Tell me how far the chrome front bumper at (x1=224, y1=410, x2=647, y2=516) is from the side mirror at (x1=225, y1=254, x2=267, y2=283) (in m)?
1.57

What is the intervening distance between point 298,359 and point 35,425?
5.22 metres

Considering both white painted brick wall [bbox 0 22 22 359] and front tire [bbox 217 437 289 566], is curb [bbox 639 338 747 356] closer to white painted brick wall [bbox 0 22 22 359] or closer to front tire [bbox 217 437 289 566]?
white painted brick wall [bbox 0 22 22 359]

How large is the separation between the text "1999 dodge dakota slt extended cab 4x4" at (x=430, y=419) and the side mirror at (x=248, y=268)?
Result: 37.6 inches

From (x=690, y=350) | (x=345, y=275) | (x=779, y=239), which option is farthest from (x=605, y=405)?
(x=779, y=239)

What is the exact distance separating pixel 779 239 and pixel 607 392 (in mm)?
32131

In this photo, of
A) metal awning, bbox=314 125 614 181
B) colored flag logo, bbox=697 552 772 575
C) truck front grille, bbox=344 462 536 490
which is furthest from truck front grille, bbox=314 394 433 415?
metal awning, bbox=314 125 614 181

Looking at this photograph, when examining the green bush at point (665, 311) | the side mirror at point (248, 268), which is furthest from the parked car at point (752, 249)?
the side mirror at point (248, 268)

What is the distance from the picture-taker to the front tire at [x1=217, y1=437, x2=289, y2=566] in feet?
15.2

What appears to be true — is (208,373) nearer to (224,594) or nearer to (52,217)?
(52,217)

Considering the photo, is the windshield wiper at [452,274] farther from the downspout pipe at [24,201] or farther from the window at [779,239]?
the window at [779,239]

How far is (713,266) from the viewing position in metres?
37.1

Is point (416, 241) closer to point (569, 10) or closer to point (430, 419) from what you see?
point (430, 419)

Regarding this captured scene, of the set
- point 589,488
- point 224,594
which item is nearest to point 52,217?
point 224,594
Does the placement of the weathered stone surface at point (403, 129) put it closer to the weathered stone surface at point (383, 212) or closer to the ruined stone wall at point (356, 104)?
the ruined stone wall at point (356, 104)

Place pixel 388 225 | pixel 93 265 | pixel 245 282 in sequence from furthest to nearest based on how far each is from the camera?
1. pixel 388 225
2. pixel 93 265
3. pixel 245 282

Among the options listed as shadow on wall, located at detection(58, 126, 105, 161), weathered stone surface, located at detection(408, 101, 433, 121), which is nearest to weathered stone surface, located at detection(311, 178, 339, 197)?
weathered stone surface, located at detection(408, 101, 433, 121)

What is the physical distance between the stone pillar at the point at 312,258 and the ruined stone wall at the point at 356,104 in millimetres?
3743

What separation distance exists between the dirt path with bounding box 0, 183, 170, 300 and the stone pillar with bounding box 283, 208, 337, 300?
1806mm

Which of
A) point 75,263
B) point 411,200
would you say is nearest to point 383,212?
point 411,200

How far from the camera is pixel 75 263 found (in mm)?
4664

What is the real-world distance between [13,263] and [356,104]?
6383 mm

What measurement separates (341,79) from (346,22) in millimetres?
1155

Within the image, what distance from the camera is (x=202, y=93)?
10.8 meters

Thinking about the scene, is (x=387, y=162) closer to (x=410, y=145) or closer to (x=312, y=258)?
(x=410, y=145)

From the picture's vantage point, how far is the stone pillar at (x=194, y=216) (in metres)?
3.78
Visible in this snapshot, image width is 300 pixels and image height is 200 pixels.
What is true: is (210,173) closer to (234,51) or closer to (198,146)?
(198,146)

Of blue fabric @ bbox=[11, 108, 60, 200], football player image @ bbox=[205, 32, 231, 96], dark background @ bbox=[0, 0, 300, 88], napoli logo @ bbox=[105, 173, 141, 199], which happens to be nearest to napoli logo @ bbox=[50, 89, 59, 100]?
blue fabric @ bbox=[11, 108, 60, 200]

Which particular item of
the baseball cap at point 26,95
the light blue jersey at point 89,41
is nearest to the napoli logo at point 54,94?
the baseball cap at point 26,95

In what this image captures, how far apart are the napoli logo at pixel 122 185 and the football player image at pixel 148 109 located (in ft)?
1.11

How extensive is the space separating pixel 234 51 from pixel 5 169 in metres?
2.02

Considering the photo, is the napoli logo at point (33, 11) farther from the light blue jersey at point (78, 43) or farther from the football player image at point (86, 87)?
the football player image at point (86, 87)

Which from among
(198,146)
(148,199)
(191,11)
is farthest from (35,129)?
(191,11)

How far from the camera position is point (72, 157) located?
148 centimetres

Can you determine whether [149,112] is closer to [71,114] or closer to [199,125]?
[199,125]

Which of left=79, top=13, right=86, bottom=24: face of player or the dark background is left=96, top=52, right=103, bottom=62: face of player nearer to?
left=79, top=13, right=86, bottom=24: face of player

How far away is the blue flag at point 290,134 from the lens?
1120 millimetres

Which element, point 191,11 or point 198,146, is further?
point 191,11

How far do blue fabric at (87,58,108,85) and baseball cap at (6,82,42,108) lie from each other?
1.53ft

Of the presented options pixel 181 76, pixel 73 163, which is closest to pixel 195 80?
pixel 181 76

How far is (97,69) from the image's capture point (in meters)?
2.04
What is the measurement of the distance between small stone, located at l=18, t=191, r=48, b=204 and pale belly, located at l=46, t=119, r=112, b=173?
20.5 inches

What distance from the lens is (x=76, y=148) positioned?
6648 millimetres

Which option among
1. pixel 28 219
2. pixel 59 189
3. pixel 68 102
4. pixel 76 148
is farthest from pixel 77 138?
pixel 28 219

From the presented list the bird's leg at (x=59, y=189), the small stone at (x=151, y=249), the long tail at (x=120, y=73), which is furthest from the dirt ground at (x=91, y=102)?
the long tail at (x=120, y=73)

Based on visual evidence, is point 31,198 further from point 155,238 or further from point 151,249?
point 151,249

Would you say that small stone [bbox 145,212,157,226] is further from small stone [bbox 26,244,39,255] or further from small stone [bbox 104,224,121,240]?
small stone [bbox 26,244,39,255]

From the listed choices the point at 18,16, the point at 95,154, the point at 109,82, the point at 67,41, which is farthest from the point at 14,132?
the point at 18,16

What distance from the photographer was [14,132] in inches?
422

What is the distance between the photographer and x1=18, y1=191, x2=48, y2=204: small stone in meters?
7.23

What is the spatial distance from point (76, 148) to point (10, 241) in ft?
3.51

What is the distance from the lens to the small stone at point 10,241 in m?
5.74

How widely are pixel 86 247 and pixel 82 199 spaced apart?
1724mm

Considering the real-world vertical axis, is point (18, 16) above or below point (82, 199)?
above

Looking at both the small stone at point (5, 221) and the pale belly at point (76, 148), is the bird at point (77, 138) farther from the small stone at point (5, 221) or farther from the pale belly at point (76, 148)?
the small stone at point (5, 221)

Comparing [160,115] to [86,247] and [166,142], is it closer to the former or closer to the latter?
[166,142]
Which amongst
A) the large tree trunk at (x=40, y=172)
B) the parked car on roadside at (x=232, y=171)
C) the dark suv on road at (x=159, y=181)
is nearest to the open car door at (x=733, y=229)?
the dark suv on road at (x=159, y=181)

● ● ● ●

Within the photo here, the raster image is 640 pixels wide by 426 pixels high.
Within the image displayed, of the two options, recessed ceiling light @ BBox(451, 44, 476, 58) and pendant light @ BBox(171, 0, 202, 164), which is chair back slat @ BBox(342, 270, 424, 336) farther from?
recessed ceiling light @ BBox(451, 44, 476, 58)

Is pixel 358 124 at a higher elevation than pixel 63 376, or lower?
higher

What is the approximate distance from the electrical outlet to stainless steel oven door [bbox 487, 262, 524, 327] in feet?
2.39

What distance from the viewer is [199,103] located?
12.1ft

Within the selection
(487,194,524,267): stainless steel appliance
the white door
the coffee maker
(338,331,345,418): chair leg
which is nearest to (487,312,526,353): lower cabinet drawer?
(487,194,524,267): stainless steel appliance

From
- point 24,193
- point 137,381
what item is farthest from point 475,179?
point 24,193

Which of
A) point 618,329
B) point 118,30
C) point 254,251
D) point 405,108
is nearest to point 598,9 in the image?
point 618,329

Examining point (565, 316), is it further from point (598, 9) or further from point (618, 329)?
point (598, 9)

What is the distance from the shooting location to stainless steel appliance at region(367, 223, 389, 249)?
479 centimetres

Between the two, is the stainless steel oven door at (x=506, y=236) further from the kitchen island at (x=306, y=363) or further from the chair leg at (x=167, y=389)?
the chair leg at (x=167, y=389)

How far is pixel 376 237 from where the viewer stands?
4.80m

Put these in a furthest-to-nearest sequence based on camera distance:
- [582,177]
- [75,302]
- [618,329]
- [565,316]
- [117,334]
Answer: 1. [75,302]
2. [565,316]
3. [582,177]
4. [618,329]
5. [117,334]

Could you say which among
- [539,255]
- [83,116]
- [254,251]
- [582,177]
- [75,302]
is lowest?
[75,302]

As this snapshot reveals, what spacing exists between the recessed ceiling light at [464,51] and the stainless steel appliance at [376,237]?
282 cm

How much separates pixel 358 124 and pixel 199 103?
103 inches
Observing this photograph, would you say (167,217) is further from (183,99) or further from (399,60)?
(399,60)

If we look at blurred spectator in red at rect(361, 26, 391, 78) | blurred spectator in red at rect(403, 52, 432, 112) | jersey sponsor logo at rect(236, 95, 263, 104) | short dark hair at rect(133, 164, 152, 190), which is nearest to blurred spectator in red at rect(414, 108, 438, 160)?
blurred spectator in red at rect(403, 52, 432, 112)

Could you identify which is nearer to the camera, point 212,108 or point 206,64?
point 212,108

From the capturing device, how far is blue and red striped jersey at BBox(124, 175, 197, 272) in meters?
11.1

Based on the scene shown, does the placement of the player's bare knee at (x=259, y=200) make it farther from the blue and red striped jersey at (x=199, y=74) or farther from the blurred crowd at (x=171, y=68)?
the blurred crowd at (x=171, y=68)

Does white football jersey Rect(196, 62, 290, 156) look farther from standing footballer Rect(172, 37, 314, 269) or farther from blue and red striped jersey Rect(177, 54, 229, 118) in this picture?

● ● ● ●

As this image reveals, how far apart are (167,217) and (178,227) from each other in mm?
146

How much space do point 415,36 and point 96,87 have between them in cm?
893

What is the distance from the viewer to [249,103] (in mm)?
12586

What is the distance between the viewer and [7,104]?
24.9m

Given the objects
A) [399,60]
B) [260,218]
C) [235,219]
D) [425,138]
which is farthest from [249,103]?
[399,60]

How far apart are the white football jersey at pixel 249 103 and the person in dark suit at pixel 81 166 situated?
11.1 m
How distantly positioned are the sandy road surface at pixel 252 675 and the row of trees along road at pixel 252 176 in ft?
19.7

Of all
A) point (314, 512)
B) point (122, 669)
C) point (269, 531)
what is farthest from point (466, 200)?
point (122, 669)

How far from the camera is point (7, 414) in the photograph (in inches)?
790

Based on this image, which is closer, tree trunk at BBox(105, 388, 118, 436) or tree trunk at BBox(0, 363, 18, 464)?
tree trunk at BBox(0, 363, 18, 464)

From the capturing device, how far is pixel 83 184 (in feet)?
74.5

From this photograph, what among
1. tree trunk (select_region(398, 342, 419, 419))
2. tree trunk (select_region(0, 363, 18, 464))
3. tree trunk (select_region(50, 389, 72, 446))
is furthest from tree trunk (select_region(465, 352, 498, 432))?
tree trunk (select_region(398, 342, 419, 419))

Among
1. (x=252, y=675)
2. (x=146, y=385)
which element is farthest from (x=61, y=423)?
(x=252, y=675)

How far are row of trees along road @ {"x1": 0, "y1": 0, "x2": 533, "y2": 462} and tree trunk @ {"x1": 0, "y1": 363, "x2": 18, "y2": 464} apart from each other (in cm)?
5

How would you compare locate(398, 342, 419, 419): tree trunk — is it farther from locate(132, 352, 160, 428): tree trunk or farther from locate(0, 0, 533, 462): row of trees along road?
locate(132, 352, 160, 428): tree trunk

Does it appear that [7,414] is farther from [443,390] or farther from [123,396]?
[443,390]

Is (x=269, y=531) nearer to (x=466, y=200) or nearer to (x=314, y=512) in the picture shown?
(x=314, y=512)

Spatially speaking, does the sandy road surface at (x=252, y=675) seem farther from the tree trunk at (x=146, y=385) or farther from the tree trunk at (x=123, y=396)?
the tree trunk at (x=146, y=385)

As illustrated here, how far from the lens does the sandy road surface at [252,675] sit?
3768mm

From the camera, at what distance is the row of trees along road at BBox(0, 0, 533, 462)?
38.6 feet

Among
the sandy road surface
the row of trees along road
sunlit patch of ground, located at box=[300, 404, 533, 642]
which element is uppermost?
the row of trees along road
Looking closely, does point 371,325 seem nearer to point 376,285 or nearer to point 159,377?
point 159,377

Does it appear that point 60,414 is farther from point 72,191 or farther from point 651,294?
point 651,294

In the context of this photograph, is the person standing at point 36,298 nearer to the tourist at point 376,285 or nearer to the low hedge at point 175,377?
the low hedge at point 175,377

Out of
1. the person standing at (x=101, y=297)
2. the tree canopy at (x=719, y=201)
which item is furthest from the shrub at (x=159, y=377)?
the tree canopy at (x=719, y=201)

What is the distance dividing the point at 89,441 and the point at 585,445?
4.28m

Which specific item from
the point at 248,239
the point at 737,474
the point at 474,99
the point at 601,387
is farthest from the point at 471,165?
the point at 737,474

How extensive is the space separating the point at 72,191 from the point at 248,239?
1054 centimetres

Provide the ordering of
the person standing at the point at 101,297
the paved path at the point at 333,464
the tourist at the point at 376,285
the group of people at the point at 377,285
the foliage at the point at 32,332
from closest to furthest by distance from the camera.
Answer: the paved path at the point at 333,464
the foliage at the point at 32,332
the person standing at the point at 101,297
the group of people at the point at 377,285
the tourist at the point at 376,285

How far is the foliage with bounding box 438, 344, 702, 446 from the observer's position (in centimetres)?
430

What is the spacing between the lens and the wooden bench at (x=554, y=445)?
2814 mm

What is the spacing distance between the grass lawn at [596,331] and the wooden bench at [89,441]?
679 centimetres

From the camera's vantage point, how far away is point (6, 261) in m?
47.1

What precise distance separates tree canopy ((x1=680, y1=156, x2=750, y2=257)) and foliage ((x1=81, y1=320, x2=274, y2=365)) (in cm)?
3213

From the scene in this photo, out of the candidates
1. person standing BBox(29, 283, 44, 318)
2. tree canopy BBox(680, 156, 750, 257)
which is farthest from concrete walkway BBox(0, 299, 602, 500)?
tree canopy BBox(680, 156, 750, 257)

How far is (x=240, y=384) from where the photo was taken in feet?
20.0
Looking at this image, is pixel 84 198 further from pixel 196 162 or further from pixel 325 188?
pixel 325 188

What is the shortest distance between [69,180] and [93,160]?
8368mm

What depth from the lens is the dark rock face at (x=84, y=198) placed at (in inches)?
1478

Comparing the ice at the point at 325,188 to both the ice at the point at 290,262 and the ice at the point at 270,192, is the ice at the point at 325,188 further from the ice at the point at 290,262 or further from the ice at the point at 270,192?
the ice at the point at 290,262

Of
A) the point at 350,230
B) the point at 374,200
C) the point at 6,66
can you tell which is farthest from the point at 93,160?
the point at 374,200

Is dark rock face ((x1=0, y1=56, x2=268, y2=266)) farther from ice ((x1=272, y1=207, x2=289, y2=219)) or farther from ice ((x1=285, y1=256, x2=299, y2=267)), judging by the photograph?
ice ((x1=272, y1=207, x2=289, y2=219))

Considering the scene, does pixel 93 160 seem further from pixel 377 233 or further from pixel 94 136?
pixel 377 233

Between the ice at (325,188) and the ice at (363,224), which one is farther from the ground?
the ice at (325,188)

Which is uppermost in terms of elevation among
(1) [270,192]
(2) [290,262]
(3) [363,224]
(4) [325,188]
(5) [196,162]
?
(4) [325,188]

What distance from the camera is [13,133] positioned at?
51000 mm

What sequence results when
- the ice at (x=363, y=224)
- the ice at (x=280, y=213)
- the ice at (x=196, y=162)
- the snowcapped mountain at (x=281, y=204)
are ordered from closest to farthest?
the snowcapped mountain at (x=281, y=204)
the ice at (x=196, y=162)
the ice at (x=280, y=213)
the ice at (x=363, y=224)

● ● ● ●

* [Work instructions]:
Copy the items again, beginning at the line that contains "Tell me how" and stopping after the line that contains "5.22 metres". Keep the requests as they are, but shift every distance in the answers up by 144.

* [Worked solution]:
Tell me how far the chrome front bumper at (x1=224, y1=410, x2=647, y2=516) is from the side mirror at (x1=225, y1=254, x2=267, y2=283) (in m)?
145.57

What is the intervening distance between point 298,359 and point 35,425?
149.22 metres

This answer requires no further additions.